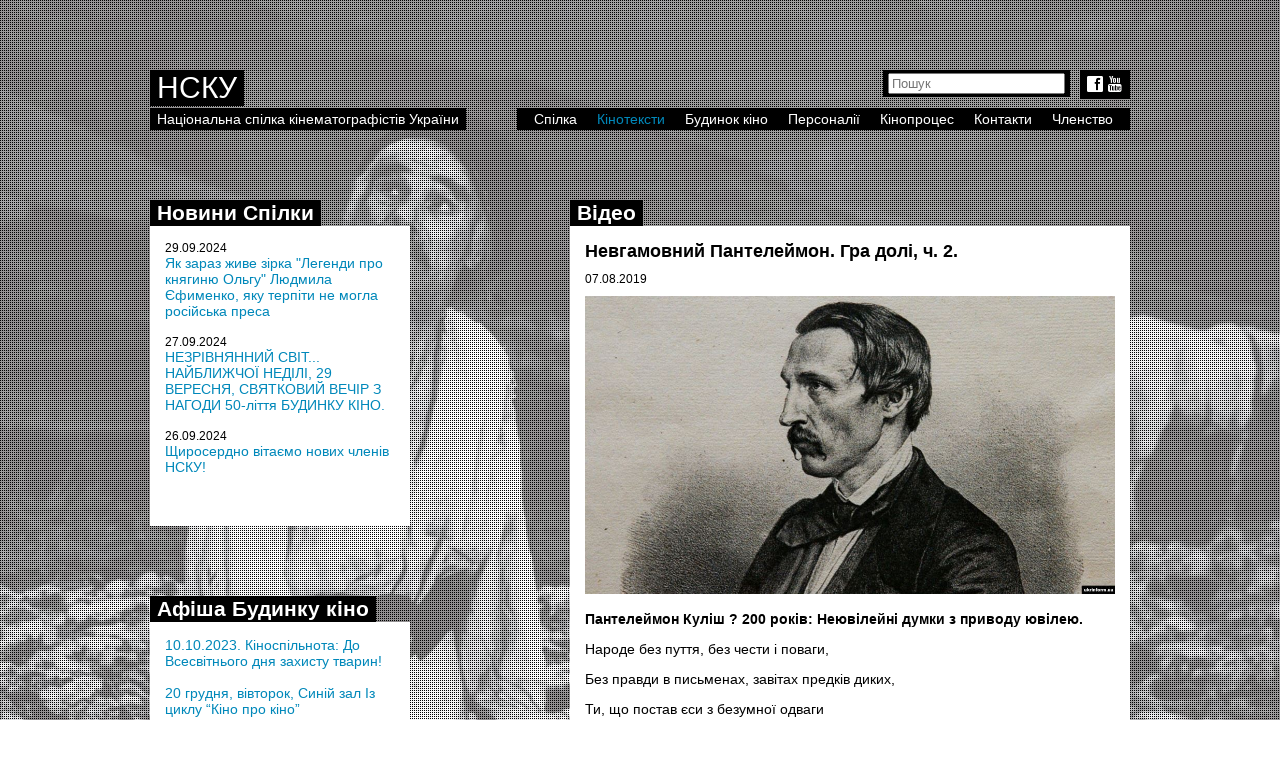

--- FILE ---
content_type: text/html
request_url: https://ukrkino.com.ua/kinotext/video/?id=11038
body_size: 2939
content:
<!DOCTYPE HTML>
<html lang="ru-RU">
<head>
	<meta charset="UTF-8">
	<title>Національна спілка кінематографістів України</title>
	<link rel="stylesheet" href="/style.css" type="text/css">
	<style type="text/css">
		body {
			background-image: url('/upload-files/bgimages/05.jpg');
		}
	</style>
</head>
<body>
	
<div id="holder">
	<div class="main">
		<div class="top">
			<div class="soc">
				<a href="https://www.facebook.com/ukrkino" target="_blank">f</a> <a href="#">y</a>
			</div>
			<div class="search">
				<script>
  (function() {
    var cx = '016899695107013046709:upb9w7uncqq';
    var gcse = document.createElement('script');
    gcse.type = 'text/javascript';
    gcse.async = true;
    gcse.src = 'https://cse.google.com/cse.js?cx=' + cx;
    var s = document.getElementsByTagName('script')[0];
    s.parentNode.insertBefore(gcse, s);
  })();
</script>

				<div style="width:0px;overflow:hidden;height:0px;"> <!-- if you use display:nonw here it doesn't work-->
				    <gcse:search></gcse:search>
				</div>
				<form id="searchbox_016899695107013046709:upb9w7uncqq" action="">
				    <input value="016899695107013046709:upb9w7uncqq" name="cx" type="hidden"/>
				    <input value="FORID:11" name="cof" type="hidden"/>
				    <input id="q" style="" name="q" placeholder="Пошук" autosave="ukrkino" type="search" results=5 />
				</form>
			</div>
		</div>
		
		<div id="menu">
			<ul>
				<li><a href="/about/" >Спілка</a>
					<div class="sub"><ul>
						<li><a href='/about/history/'>Історія</a></li>
						<li><a href='/about/management/'>Правління</a></li>
						<li><a href='/about/documents/'>Документи й матеріали</a></li>
						<li><a href='/about/press/'>Прес-релізи</a></li>
						<li><a href='/about/branches/'>Відділення та осередки НСКУ</a></li>
						<li><a href='/about/rating/'>Рейтингова комісія</a></li>
						<li><a href='/about/unions/'>Творчі спілки в Україні</a></li>
					</ul></div>
				</li>
				<li><a href="/kinotext/" class="act">Кінотексти</a>
					<div class="sub"><ul>
						<li><a href='/kinotext/news/'>Новини</a></li>
						<li><a href='/kinotext/articles/'>Статті</a></li>
						<li><a href='/kinotext/interview/'>Інтерв’ю</a></li>
						<li><a href='/kinotext/video/'>Вiдео</a></li>
						<li><a href='/kinotext/books/'>Книги</a></li>
					</ul></div>
				</li>
				<li><a href="/budynok/" >Будинок кіно</a>
					<div class="sub"><ul>
						<li><a href='/budynok/aboutbudynok/'>Про Будинок кіно</a></li>
						<li><a href='/budynok/services/'>Послуги</a></li>
						<li><a href='/budynok/rentals/'>Оренда</a></li>
					</ul></div>
				</li>
				<li><a href="/people/" >Персоналії</a>
					
					
				</li>
				<li><a href="/process/" >Кінопроцес</a>
					<div class="sub"><ul>
						<li><a href='/process/awards/'>Нагороди</a></li>
						<li><a href='/process/festivals/'>Фестивалі </a></li>
						<li><a href='/process/projects/'>Проекти</a></li>
						<li><a href='/process/massmedia/'>Мас-медіа</a></li>
					</ul></div>
				</li>
				<li><a href="/contacts/" >Контакти</a>
					
					
				</li>
				<li><a href="/admission/" >Членство</a>
					
					
				</li>
			</ul>
		</div>
		<div id="logo">
			<a href="/home/">НСКУ</a>
		</div>
		<div class="title">Національна спілка кінематографістів України</div>
		
		<div class="clear"></div>

			
			<div class="infoblock" style="width: 560px; float: right">
				<div class="caption">
					<h2>Вiдео</h2> 
				</div>
				<div class="clear"></div>
				<div class="content" style="min-height: 270px;">
					<h1>Невгамовний Пантелеймон. Гра долі, ч. 2.</h1>
					<p class="date" style="margin-bottom: 10px;">07.08.2019</p>
					<img src="/files/1565168218.jpg" alt="">
					<p><strong>Пантелеймон Куліш ? 200 років: Неювілейні думки з приводу ювілею.</strong></p>
<p>Народе без пуття, без чести і поваги,</p>
<p>Без правди в письменах, завітах предків диких,</p>
<p>Ти, що постав єси з безумної одваги</p>
<p>Гірких п&rsquo;яниць та розбишак великих!</p>
<p>Це початкові рядки з Кулішевої поезії &laquo;До рідного народу, подаючи йому український переклад Шекспірових творів&raquo;. Українське громадянство довго не могло забути і пробачити йому цих слів. Для українців вони звучали гостріше, дражливіше, ніж Шевченкові: &laquo;Славних прадідів великих правнуки погані&raquo; або Франкові: &laquo;признаюся в тому гріху, що його багато патріотів уважає смертельним моїм гріхом: не люблю русинів&raquo;.</p>
<p><a href="https://www.youtube.com/watch?v=GCMpz7jEB5M">https://www.youtube.com/watch?v=GCMpz7jEB5M</a></p>
				</div>
			</div>
			
			<div class="infoblock" style="width: 260px; float: left">
				<div class="caption">
					<h2><a href="/about/spilkanews/">Новини Спілки</a></h2> 
				</div>
				<div class="clear"></div>
				<div class="content" style="height: 270px;">
					<p class="date">29.09.2024</p>
					<a href="/about/spilkanews/?id=20441">Як зараз живе зірка "Легенди про княгиню Ольгу" Людмила Єфименко, яку терпіти не могла російська преса</a>
					<br><br>
					<p class="date">27.09.2024</p>
					<a href="/about/spilkanews/?id=20435">НЕЗРІВНЯННИЙ СВІТ...  НАЙБЛИЖЧОЇ НЕДІЛІ, 29 ВЕРЕСНЯ, СВЯТКОВИЙ ВЕЧІР З НАГОДИ 50-ліття БУДИНКУ КІНО.</a>
					<br><br>
					<p class="date">26.09.2024</p>
					<a href="/about/spilkanews/?id=20433">Щиросердно вітаємо нових членів НСКУ!</a>
					<br><br>
				</div>
			</div>
			
			
			
			<div class="infoblock" style="width: 260px; float: left">
				<div class="caption">
					<h2><a href="/budynok/afisha/">Афіша Будинку кіно</a></h2> 
				</div>
				<div class="clear"></div>
				<div class="content" style="height: 210px;">
					<a href="/budynok/afisha/?id=18407">10.10.2023. Кіноспільнота: До Всесвітнього дня захисту тварин!</a>
					
					<br><br>
					<a href="/budynok/afisha/?id=17033">20 грудня, вівторок, Синій зал Із циклу “Кіно про кіно”</a>
					
					<br><br>
					<a href="/budynok/afisha/?id=13622">Оренда офісних приміщень та кінозалів Будинку кіно</a>
					
					<br><br>
				</div>
			</div>
			
			<div class="clear" style="height: 70px;"></div>
			
		</div>
		
	</div>
	


</body>
</html>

- _WHAT YOU NEED TO DO_
Spot the lines above that mention "date" and copy them.

- _ANSWER BOX_
					<p class="date" style="margin-bottom: 10px;">07.08.2019</p>
					<p class="date">29.09.2024</p>
					<p class="date">27.09.2024</p>
					<p class="date">26.09.2024</p>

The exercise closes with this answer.